Raw records:
☆ ☆ ☆ ☆ ☆ ☆ ☆
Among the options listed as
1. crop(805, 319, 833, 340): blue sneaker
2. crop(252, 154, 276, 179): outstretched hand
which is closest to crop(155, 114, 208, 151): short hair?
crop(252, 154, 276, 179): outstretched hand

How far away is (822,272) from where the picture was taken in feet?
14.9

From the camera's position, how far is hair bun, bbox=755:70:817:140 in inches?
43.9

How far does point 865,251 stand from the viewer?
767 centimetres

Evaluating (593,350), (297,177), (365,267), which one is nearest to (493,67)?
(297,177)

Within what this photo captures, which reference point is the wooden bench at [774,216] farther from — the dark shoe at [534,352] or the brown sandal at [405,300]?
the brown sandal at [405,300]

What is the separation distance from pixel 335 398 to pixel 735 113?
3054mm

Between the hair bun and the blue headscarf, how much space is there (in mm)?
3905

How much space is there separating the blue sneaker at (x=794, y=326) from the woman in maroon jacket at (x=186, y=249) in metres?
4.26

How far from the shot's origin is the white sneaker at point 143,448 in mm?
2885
☆ ☆ ☆ ☆ ☆ ☆ ☆
The problem: Swap every "blue sneaker" in the material above for "gray sneaker", and reproduce the rest of the material without any other change.

Final result:
Among the options listed as
1. crop(805, 319, 833, 340): gray sneaker
2. crop(252, 154, 276, 179): outstretched hand
which is closest to crop(155, 114, 208, 151): short hair?
crop(252, 154, 276, 179): outstretched hand

How far away is (822,272) from where the picture was taken in feet?
14.9

From the camera's position, how far is hair bun, bbox=755:70:817:140 in inches?
43.9

How far does point 865,251 stand from the viewer?
767 centimetres

Evaluating (593,350), (297,177), (365,267), which one is nearest to (493,67)?
(297,177)

Within what this photo captures, which reference point is the wooden bench at [774,216] farther from — the dark shoe at [534,352] or the brown sandal at [405,300]?
the brown sandal at [405,300]

What is the separation distance from pixel 335 398 to pixel 735 113?
3054mm

Between the hair bun and the blue headscarf, how much space is there (in mm)?
3905

How much space is there separating the gray sneaker at (x=794, y=326) from the woman in maroon jacket at (x=186, y=249) in metres?
4.26

How far from the shot's origin is the white sneaker at point 143,448 in mm?
2885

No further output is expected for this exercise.